Por Gabriel Sestrem, Gazeta do Povo


Em dezembro de 2020, o cabo da Polícia Militar Derinaldo Cardoso dos Santos, de 34 anos, foi baleado ao tentar impedir um assalto a uma loja no centro da cidade de Mesquita, no Rio de Janeiro, e não resistiu aos ferimentos. O policial deixou a esposa e dois filhos. O caso ocorreu dois meses depois da publicação de um vídeo gravado pelo cabo em que ele desabafava após o assassinato do sargento Cirio Damasceno Santos, de 51 anos, que morreu após ser baleado na cabeça durante uma operação policial na Zona Norte do Rio.


Um mês antes, outro policial, o cabo Clodoaldo Mendes Junior, foi morto a tiros ao chegar em sua casa em Porto Seguro, no sul da Bahia. Seis criminosos estavam envolvidos no assassinato. Segundo a Polícia Militar, o crime teria ocorrido em retaliação a operações policiais realizadas na cidade, que resultaram na apreensão de várias armas.

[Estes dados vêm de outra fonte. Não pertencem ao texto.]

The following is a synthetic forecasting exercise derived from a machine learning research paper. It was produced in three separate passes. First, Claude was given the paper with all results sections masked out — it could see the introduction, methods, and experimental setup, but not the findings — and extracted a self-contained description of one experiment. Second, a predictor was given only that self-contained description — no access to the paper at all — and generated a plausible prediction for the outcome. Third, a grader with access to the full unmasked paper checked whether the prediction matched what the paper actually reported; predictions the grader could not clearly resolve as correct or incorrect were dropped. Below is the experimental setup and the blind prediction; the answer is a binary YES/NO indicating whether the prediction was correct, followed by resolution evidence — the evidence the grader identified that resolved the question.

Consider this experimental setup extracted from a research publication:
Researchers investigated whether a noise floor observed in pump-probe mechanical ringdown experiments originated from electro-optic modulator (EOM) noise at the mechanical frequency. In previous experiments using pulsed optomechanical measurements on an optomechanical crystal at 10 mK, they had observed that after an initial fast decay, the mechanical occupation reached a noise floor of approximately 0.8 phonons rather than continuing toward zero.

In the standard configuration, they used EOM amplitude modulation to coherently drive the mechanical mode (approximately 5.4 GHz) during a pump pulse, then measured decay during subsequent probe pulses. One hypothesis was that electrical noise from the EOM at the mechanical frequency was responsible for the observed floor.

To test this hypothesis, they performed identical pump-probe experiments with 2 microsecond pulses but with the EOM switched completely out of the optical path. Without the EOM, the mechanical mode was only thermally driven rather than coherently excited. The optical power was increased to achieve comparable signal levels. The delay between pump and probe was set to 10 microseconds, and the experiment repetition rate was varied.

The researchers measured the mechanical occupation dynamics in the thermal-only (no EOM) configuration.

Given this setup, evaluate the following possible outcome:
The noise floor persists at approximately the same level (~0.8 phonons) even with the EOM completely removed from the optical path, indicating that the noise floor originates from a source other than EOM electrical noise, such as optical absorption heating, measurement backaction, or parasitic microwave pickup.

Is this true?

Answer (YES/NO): YES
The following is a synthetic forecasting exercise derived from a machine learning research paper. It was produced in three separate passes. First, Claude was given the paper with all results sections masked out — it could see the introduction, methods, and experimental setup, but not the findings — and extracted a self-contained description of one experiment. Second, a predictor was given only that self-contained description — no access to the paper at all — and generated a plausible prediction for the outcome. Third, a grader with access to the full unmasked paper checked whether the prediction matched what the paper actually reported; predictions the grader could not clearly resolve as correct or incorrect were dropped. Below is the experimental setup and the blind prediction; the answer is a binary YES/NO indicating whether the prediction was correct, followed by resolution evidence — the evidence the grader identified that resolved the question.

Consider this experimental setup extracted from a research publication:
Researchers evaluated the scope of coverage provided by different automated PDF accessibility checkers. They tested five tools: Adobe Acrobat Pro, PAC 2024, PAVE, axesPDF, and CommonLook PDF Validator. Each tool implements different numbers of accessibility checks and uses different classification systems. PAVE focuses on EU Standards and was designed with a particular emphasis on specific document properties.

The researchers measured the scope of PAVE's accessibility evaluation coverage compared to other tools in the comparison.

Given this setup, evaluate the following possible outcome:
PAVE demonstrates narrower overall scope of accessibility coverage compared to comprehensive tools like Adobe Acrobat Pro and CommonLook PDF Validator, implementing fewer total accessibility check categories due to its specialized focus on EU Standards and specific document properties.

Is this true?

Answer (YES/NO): YES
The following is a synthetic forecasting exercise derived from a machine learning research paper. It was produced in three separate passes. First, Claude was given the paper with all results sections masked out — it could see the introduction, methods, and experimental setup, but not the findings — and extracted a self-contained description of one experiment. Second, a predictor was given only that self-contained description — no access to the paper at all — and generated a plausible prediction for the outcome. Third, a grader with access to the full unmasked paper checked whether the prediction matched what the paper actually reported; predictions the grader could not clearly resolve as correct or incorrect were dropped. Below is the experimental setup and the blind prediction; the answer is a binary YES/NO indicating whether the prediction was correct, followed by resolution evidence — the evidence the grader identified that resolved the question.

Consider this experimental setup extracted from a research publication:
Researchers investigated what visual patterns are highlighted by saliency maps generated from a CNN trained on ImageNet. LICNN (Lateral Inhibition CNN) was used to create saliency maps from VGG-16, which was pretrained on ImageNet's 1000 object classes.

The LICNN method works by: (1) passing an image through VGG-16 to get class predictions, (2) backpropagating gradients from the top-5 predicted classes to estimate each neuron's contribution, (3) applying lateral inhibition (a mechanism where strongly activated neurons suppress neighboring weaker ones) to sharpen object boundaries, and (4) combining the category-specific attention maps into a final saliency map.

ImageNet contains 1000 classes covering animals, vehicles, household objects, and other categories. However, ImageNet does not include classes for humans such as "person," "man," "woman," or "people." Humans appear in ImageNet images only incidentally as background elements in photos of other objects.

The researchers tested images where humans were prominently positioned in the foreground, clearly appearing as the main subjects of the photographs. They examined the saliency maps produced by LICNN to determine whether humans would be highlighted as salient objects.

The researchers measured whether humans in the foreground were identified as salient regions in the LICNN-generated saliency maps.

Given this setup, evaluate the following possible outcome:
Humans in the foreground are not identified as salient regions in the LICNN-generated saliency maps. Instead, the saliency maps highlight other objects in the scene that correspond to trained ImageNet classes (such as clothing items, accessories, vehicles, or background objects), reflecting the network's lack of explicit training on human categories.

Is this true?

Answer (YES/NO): NO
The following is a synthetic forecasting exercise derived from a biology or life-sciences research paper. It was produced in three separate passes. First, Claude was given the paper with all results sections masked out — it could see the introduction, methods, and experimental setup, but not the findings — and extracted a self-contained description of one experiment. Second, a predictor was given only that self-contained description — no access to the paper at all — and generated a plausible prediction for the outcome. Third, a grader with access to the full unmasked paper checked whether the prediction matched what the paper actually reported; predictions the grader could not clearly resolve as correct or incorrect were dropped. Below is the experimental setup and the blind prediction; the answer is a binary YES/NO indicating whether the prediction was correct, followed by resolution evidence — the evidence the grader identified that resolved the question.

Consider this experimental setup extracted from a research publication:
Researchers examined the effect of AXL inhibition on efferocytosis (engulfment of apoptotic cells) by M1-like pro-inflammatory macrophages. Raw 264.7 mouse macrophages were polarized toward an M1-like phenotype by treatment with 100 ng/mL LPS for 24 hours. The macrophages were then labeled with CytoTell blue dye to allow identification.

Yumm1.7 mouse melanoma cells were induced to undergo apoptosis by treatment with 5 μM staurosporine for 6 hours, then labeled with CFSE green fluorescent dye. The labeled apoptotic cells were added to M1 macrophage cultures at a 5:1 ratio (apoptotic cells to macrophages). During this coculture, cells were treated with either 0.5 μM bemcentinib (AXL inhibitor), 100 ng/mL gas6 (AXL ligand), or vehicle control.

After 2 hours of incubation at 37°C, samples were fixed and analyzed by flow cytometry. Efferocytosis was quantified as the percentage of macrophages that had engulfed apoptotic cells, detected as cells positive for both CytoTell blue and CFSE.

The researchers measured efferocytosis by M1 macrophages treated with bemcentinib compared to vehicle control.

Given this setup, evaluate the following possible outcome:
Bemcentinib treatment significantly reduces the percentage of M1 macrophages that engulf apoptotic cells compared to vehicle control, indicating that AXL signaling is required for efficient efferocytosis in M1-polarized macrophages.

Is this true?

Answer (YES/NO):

Os três casos são contabilizados em um levantamento feito pelo Instituto Monte Castelo – um centro independente de pesquisa em políticas e legislação pautado pela defesa da vida, da liberdade e da responsabilidade – e obtido com exclusividade pela Gazeta do Povo, que trata dos assassinatos de policiais no Brasil em 2020. Segundo o estudo, no ano passado pelo menos 176 policiais (148 militares e 28 civis) perderam a vida em serviço ou em decorrência da função.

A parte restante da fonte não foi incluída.